Foragido, muda-se da capital para o pampa argentino, mais precisamente
na colônia Helena, na busca por um local onde não possam encontra-lo para
fazê-lo pagar por seu crime. Mergulhado em pensamentos, ele conflita-se sobre
suas escolhas e tenta levar uma vida relativamente normal como piloto de
aeroplanos pulverizadores de plantações, trabalho oferecido por um antigo
amigo, algo um tanto quanto despretensioso para um cinquentão que outrora fora
um oficial da armada nacional. Naturalmente sua presença forte, e seu relativo
charme, chamam a atenção do pequeno povoado, desde a moça que sonha em
descobrir o mundo, Nancy (Inma Cuesta), até o delegado corrupto, Velarde (Oscar
Martinez), que suspeita de Tomás desde o primeiro contato entre ambos.
Mostrando nítido amadurecimento de Borensztein frente a narrativa de
seu cinema, desde Um Conto Chinês
(2011), este não perde tempo e logo introduz todos os personagens nos primeiros
minutos, tornando a tensão e as desconfianças cada vez maiores. Após os
primeiros eventos que denunciam Koblic como um forasteiro, como o jeito de se
vestir, a fala e a recusa por deixar uma conta em haver mesmo que num vilarejo,
ele passa a conviver dia após dia com os olhares dos moradores. Principalmente
de Velarde, que se torna um carrapato em busca de pistas que condenem aquele
que o tornou um coadjuvante em seu pequeno reinado.
Mesmo que, por vezes, pareça arrastado, o filme exige grande atenção
do espectador para que este não se perca em meio a momentos de total silêncio e
outros de intensos embates verbais ou físicos. Como se os problemas pessoais de
Tomás já não fossem excessivos, a ação o procura, obrigando-o a assumir
decisões com grandes consequências num período muito curto. As atitudes que o
foragido herói toma em cada situação também o diferem daqueles que o perseguem.
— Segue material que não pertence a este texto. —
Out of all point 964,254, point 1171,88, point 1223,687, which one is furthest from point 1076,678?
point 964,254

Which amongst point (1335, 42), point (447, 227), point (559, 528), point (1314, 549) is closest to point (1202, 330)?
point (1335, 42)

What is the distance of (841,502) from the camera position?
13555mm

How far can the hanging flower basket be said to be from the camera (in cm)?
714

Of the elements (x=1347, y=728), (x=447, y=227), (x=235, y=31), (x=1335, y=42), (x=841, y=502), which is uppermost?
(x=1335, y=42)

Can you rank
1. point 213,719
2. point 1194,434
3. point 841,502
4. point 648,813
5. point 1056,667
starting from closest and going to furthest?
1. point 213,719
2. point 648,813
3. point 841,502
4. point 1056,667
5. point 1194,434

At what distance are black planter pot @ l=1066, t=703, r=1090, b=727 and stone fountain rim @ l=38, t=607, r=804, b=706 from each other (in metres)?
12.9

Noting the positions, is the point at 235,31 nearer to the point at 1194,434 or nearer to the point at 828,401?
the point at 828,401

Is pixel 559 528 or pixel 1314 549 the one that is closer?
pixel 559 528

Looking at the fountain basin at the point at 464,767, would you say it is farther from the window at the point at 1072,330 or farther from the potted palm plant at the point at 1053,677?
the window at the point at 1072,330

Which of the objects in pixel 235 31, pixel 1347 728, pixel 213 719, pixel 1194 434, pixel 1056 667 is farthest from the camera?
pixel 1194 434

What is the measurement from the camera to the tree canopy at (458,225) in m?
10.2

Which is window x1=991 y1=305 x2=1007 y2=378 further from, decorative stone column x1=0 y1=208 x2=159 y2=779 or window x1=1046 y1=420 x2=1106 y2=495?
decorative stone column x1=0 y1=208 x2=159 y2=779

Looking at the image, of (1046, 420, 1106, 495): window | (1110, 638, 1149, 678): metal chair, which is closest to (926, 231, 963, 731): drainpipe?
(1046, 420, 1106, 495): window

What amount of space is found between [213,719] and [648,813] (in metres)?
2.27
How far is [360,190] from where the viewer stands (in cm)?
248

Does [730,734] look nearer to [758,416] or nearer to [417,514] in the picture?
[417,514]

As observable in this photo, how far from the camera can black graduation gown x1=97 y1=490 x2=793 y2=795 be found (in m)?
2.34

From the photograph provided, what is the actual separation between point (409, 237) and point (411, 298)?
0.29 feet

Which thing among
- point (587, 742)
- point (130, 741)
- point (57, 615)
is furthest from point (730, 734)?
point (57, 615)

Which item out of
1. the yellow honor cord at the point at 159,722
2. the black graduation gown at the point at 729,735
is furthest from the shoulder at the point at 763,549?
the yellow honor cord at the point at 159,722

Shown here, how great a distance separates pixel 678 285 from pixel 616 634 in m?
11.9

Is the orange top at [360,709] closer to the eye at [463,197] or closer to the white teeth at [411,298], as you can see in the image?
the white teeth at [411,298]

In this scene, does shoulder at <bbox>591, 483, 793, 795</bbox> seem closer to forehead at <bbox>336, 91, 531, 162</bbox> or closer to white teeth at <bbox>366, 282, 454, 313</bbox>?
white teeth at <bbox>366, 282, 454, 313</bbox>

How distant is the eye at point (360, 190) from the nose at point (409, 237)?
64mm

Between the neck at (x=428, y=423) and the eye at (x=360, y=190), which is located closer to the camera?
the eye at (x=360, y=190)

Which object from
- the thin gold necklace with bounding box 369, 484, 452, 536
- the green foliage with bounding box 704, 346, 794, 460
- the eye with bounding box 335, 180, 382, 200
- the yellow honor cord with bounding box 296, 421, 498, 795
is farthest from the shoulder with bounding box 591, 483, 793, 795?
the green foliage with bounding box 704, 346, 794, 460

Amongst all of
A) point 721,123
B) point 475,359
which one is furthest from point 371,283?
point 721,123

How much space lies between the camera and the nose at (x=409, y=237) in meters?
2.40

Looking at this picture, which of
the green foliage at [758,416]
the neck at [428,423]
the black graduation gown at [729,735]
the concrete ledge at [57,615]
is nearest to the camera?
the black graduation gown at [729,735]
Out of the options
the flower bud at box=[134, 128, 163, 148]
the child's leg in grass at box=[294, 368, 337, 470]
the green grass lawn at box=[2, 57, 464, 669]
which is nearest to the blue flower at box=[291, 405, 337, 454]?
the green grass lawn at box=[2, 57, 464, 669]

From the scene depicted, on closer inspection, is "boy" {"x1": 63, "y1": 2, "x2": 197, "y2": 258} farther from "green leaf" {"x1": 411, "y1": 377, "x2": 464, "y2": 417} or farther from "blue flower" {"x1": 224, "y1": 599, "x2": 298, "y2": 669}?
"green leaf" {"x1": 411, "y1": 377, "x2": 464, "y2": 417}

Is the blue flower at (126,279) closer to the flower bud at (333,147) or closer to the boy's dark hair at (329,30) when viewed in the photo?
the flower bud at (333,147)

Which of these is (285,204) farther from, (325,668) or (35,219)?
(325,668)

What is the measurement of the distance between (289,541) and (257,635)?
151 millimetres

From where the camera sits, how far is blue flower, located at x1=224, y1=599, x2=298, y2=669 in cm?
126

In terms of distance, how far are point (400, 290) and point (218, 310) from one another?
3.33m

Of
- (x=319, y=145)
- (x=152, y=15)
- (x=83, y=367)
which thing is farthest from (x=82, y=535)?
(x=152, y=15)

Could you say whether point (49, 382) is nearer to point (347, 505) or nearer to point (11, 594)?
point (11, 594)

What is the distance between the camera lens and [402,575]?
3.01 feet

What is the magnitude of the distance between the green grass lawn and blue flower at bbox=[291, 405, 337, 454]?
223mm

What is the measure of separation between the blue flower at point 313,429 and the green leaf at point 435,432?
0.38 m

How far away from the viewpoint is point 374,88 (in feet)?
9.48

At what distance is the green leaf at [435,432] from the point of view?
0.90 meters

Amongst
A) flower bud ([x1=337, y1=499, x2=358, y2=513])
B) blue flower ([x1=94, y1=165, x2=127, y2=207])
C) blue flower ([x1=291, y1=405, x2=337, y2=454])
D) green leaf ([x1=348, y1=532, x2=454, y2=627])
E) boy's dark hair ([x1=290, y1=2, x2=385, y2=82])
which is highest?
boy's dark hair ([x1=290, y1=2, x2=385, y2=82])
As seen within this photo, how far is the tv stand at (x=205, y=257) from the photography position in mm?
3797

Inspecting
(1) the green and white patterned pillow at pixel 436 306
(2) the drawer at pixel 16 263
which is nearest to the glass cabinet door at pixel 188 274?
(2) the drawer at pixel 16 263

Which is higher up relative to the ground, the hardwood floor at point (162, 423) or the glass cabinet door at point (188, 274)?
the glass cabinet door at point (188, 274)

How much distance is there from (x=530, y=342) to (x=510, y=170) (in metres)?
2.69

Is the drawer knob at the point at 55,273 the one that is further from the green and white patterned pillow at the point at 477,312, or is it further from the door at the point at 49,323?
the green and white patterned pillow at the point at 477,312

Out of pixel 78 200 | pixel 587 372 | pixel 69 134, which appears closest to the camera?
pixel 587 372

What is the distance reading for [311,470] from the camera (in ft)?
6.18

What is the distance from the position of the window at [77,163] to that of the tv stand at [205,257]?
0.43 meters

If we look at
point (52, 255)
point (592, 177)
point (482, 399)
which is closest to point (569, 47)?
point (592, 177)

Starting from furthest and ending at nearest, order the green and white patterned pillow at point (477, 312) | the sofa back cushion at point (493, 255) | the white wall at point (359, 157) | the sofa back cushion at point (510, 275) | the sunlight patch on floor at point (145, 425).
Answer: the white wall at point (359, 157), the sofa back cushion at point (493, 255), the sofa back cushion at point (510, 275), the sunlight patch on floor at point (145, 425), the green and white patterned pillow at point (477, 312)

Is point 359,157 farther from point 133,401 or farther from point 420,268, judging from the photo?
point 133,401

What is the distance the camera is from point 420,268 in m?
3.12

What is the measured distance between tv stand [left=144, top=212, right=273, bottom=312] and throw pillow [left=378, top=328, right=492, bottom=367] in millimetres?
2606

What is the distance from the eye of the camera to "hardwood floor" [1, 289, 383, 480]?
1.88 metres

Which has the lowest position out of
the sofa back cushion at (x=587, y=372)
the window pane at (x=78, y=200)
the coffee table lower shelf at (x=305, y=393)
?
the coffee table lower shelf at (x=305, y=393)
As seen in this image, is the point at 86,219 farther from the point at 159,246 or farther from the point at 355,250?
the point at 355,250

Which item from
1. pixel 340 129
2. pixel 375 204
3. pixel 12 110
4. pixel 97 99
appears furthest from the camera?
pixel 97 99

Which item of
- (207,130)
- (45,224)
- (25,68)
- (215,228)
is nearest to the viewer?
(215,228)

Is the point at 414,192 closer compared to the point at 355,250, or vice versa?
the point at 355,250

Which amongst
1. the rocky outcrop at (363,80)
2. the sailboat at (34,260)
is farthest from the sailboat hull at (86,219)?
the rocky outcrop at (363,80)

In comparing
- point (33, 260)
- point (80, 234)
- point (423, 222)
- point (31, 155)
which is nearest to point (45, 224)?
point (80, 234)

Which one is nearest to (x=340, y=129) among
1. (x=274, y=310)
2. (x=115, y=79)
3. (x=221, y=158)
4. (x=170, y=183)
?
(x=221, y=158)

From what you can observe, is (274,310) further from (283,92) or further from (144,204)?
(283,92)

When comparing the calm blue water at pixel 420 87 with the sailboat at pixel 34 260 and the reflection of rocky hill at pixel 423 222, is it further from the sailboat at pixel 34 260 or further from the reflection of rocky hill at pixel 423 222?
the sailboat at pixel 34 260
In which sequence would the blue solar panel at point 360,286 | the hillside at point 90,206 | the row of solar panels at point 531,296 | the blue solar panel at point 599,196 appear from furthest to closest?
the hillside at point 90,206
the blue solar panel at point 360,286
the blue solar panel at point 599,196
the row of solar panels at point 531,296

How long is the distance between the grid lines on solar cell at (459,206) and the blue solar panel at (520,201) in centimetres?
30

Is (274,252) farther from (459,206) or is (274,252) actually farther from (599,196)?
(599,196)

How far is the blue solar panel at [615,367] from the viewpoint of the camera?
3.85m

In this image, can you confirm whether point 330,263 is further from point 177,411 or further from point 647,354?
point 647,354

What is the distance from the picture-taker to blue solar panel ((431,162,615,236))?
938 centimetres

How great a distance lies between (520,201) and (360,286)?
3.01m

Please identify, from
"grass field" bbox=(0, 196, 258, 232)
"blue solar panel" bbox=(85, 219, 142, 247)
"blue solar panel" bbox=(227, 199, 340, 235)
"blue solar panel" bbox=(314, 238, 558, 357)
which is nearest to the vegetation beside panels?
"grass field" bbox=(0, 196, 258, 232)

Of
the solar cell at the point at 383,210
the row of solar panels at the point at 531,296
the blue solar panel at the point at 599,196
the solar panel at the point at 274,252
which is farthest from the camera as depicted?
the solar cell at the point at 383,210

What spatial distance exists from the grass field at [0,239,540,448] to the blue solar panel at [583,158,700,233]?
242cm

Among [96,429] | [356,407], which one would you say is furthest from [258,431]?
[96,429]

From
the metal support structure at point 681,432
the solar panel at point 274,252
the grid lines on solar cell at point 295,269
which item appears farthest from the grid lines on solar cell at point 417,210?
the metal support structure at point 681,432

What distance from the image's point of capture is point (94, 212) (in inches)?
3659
No entanto, há uma atuação pela qual vale a pena ver este filme, e
esta é a impressionante caracterização de Martinez. O homem com o sorriso
amarelo está quase irreconhecível em função das camadas de maquiagem, peruca e
até mesmo dentes falsos. Este conjunto é completado por seus gestos e um
sotaque interiorano muito natural. Há também revelações, como o caso de Marcos Cartoy
Diaz, o assistente no aeródromo que cresce com o passar do tempo para se tornar
alguém importante. Em termos técnicos, o cineasta consegue criar momentos de
grande tensão em uma narrativa muito linear. Isso se percebe na opção de deixar
de lado fotos aéreas ou explosões, dando assim um toque de classicismo,
variando entre o desespero e a angústia profunda de maneira muito cativante.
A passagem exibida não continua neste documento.